Script_R_2020/globalmatrix_creation.R

## COMPRESSION DES SPECTRES EN UNE MATRICE ##

# nettoyage des variables de l'espace de travail
rm(list = ls())

source('C:/Users/avitvale/Documents/Script_R/SIGNE_load.R')       ##### N'arrive pas à trouver le chemin "normal (dans signeG), comprends pas pourquoi
source('C:/Users/avitvale/Documents/Script_R/adj_asd.R')
source('C:/Users/avitvale/Documents/Script_R/asd_read.R')


# #création de la matrice qui rassemble tous les dossiers:
globalmatrix=matrix(ncol=2072)

setwd("C:/Users/avitvale/Documents/SIGNE")
for (a in 2017:2019){
  setwd("C:/Users/avitvale/Documents/SIGNE")                                     #Mettre ici le chemin d'accès au dossier contenant les spectres
  setwd(as.character(a)) #On balaie les trois dossiers année
  for (n in 1:length(dir())){
    if ((dir()[n])=="Aude" | (dir()[n])=="Beaujolais" | (dir()[n])=="GDRautre" |(dir()[n])=="GDR96"){
      lieu=substr(dir()[n],1,1) #On attribue au spectre un identifiant lieu selon sa parcelle d'origine : A, B, G ou g
      if ((dir()[n])=="GDRautre"){
        lieu='g'
      }
      setwd(as.character(dir()[n])) #On entre dans le sous-dossier.
      for (m in 1:length(dir())){
        if(substr(dir()[m],9,9)=="P"){ #on ne s'intéresse qu'au mesures effectuées en suivant la modalité P
          em=paste(dir()[m], sep="")
          w=SIGNE_load(em)
          rownames(w)=paste(dir()[m],rownames(w),lieu) #On ajoute l'identifiant lieu au nom de chaque spectre
          globalmatrix=rbind(globalmatrix, w)
        }
      }
      setwd("../")
    }
  }
}



globalmatrix=globalmatrix[complete.cases(globalmatrix),]
#str(globalmatrix)

#Filtrage des noms non standardisés
iout=which(nchar(rownames(globalmatrix))>18)
# rownames(globalmatrix[iout,])
# unique(rownames(globalmatrix[which(substr(rownames(globalmatrix),1,8)=="20170612"),]))
globalmatrix <- globalmatrix[-iout,]

## Filtrage des spectres aberrants        #Tous les spectres aberrants sont-ils filtrés par ce moyen ?
globalmatrix=globalmatrix[globalmatrix[,500]>0.6,] #Actuellement, 33 spectres jugés aberrants filtrés ici. (Dont 5 qui ne font pas partie de nos 10 clones étudiés..?)
globalmatrix=globalmatrix[globalmatrix[,1]<0.2,]
globalmatrix=globalmatrix[globalmatrix[,2000]<0.25,]


## Ajustement des sauts de detecteur (Montpellier: sauts ?? 1000 (651 eme l.o.) et 1800 (1451))
########globalmatrix=adj_asd(globalmatrix,c(602,1402))

## Reduction des variables (extremites bruitees)
globalmatrix=globalmatrix[,seq(51,ncol(globalmatrix)-30,1)]



# ###Ajout du cepage au nom de la ligne.

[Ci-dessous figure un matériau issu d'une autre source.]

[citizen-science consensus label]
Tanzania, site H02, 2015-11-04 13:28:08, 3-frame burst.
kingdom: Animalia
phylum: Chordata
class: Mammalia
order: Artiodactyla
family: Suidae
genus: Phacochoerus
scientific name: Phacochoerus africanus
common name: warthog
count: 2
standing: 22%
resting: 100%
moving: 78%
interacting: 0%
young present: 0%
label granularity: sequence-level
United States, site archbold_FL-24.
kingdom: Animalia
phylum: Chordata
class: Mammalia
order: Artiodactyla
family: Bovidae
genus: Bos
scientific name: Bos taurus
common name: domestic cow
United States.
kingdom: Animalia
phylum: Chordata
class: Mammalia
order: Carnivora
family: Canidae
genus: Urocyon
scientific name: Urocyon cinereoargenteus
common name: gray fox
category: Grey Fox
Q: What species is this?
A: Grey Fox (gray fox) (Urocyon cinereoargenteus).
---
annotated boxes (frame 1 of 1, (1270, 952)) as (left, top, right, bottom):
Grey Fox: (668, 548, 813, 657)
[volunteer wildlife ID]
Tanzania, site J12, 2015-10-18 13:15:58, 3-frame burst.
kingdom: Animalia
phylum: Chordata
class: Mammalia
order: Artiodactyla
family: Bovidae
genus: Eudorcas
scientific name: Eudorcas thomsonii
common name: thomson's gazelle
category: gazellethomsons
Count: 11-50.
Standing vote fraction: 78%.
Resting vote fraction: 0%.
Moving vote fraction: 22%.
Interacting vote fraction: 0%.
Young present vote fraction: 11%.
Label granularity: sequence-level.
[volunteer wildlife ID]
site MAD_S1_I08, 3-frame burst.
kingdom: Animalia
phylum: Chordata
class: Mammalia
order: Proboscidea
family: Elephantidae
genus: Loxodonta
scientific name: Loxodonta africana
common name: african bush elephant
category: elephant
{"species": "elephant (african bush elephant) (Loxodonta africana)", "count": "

Retire aussi les cépages/clones qui ne sont pas les 3/10 notres.
# ##Filtre en fonction du cepage
# titre=rownames(globalmatrix)
#
# ya=(substr(titre,11,13))== "015"
# yb=(substr(titre,11,13))== "169"
# yc=(substr(titre,11,13))== "685"
#
# yd=(substr(titre,11,13))== "222"
# ye=(substr(titre,11,13))== "509"
# yf=(substr(titre,11,13))== "787"
#
# yg=(substr(titre,11,13))== "471"
# yh=(substr(titre,11,13))== "525"
# yi=(substr(titre,11,13))== "747"
# yj=(substr(titre,11,13))== "877"
#
# ##Separation en 3 matrices
# spa=globalmatrix[ya,]
# spb=globalmatrix[yb,]
# spc=globalmatrix[yc,]
# spd=globalmatrix[yd,]
# spe=globalmatrix[ye,]
# spf=globalmatrix[yf,]
# spg=globalmatrix[yg,]
# sph=globalmatrix[yh,]
# spi=globalmatrix[yi,]
# spj=globalmatrix[yj,]
#
# ##Rajoute le nom du cepage au nom de la ligne à la place de P/T/N
# substr(rownames(spa),9,9)="C"
# substr(rownames(spb),9,9)="C"
# substr(rownames(spc),9,9)="C"
#
# substr(rownames(spd),9,9)="G"
# substr(rownames(spe),9,9)="G"
# substr(rownames(spf),9,9)="G"
#
# substr(rownames(spg),9,9)="S"
# substr(rownames(sph),9,9)="S"
# substr(rownames(spi),9,9)="S"
# substr(rownames(spj),9,9)="S"
#
# ##Recombine les 3 matrices pour reformer sp
# globalmatrix=rbind(spa,spb,spc,spd,spe,spf,spg,sph,spi,spj)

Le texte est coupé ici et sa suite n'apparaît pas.